## Text shown:
Start of Block

Rogers suggested I open the Ice Cream Social scene from a distance and gradually tighten the focus to Lizzie and Colleen. He showed me how to intersperse dialogue with physical action. I added a heated exchange between Lizzie and the would-be cooking school owner, Rowena. Nothing advances the plot like conflict.



On the way home, Lizzie and Colleen witness Mary’s son, Roger, breaking into his mother’s house and stealing her file box of heirloom vegetable seeds.



Instead of Colleen briefing Lizzie about her recent interview with Sam at his greenhouse, Rogers advised show, don’t tell. Lizzie and Colleen sneak through the woods to spy on the greenhouse. They see Roger tending to flats of seedlings before Rowena picks him up. Lizzie connects the dots: Roger works for both Sam and Rowena, Roger probably planted the monkshood in Rowena’s garden and could have supplied Sam with cuttings, Sam wants Mary’s seeds.



Lizzie reports her findings to her police department contact, Officer Bethany Schmidt. After the police obtain a search warrant for Sam’s greenhouse and thoroughly search Mary’s trash, the county prosecutor has enough physical evidence to bring charges against Sam and Roger.



I learn best by revising under a teacher’s supervision. Stephen D. Rogers taught me how to plot a short story, write dialogue, and effectively use a small cast of characters. Four years after I wrote the first version, I noticed my protagonist has more of a Southern voice than she currently does. A bit of New Orleans had crept into my story.



My daughter recovered from her surgery and started her post-college job. I continued to write short stories and a novel about Lizzie’s escapades in Jericho. I’m almost ready to query Curtains for the Corpse, my debut traditional mystery featuring Lizzie Christopher and Officer Bethany Schmidt, who are determined to solve a murder and find a missing college student.



On a trip to Ireland last fall, I was fascinated to find monkshood in bloom in the poison garden at Blarney Castle. Beautiful…and deadly.




Mysterical-E published “Double Crust Corpse” in December, 2016. Rhonda Gilliland contacted me last fall for permission to publish a revised version of the story in her Cooked to Death v.4: Cold Cut Files anthology, published last month.



Readers, do you enjoy a “Midsomer Murders” type of story? Writers, do you think about potential crimes during public gatherings?



WWK blogger Debra Goldstein also has a story in the anthology.


























10 comments:

  1. What a fascinating look at your writing process. Thank you for sharing. Stephen is a wonderful teacher. I've taken his class, but hope to find it offered again for a refresher.

    ReplyDelete
  2. What fun! You combine food and gardens, two major specialties in cozy fiction. And it sounds like you have honed a writing process that works for you. Best of luck (although heaven knows it's mainly hard work and persistence) with your new project.

    ReplyDelete
  3. Kait, I'm with you. I need a short story refresher class, particularly because I start with a visual image and start writing with no idea about the ending.

    ReplyDelete
  4. Thanks Kathleen, my debut novel is a traditional mystery. I discovered writers have to find their own writing process. I've made a loose outline of my next book, but still "pants" my short stories.

End of Block

## Given records:
Start of Block

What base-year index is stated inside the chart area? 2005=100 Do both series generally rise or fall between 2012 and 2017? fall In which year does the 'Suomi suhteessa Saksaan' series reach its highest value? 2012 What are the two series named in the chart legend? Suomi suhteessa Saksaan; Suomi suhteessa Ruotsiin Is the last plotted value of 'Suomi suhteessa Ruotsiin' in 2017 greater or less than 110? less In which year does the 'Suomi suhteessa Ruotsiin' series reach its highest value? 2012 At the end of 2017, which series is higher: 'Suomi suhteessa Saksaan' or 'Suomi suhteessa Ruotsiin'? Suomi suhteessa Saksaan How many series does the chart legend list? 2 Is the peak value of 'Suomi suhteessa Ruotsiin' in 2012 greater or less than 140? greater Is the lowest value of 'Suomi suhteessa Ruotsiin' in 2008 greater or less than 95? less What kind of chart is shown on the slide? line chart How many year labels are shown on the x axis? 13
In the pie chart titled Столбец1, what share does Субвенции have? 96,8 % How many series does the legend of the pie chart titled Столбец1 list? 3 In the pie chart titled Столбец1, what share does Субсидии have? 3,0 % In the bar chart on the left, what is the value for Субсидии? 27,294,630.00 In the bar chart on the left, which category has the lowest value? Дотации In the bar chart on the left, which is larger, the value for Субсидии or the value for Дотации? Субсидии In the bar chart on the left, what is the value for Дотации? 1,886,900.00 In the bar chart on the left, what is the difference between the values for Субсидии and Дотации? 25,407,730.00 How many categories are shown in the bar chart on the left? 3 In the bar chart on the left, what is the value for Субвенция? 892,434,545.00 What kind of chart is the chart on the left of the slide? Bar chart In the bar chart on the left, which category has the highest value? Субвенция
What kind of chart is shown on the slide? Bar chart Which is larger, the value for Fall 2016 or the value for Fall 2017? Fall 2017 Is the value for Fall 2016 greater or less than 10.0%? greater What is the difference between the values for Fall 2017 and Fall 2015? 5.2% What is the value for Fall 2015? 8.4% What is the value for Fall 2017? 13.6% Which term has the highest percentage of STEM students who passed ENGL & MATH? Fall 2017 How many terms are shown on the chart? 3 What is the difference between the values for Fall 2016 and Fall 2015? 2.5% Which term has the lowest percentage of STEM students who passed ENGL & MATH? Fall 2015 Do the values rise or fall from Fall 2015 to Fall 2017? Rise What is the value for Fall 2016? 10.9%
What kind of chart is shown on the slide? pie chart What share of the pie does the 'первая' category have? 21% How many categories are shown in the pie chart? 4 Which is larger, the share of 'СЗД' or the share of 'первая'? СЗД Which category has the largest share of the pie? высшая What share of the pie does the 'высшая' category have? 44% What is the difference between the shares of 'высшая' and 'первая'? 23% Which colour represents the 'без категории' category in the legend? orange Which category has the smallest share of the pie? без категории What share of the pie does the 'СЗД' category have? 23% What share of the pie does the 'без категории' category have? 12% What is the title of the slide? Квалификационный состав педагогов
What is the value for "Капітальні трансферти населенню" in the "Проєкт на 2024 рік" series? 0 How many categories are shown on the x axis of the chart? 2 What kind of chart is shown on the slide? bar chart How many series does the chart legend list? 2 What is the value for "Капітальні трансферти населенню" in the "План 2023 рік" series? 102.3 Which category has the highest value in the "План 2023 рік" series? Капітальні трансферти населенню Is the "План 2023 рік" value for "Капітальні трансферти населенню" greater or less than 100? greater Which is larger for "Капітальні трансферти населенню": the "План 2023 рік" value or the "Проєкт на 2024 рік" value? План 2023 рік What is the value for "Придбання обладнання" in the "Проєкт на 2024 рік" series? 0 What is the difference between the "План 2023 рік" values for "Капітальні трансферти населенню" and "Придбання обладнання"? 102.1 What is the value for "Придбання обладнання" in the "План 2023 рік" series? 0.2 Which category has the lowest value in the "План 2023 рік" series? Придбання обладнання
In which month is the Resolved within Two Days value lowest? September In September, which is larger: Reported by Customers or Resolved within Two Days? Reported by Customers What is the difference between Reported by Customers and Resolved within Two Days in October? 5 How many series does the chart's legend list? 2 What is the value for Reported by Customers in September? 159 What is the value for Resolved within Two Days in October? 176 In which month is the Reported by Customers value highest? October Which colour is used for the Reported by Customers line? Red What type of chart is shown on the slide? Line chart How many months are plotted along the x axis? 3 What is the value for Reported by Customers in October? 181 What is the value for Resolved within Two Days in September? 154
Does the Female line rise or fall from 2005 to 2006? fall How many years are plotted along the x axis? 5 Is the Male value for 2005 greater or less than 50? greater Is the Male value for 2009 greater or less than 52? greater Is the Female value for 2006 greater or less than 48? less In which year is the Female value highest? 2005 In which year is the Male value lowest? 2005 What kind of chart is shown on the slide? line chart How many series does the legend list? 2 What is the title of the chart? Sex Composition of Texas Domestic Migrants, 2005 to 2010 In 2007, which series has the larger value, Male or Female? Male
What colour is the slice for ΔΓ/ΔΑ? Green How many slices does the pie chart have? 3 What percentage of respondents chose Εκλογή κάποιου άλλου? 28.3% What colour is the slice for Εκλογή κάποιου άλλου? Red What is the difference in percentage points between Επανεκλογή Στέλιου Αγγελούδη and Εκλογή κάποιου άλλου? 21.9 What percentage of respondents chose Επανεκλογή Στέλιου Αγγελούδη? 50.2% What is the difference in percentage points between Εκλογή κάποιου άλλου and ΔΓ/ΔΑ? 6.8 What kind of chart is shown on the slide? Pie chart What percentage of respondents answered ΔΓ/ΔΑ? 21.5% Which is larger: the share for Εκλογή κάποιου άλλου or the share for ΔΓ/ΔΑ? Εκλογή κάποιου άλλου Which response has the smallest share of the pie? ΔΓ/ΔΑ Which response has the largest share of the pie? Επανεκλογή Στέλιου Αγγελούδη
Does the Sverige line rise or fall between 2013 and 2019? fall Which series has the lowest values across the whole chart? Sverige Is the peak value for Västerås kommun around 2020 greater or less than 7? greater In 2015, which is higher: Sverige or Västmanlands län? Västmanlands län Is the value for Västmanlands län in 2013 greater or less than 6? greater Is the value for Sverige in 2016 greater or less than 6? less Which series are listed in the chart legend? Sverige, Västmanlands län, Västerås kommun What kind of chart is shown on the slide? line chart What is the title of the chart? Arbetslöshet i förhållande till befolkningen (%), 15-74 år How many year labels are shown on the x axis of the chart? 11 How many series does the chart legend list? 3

End of Block

## What the task requires:
Answer these questions using the blog post about revising a short story:
(a) To whom does Lizzie report her findings?
(b) Where on a trip to Ireland did the writer find monkshood in bloom?
(c) In what month and year did Mysterical-E publish "Double Crust Corpse"?
The rows have no connection to the blog post.

## Task solution:
(a) Officer Bethany Schmidt, her police department contact.
(b) In the poison garden at Blarney Castle.
(c) December 2016.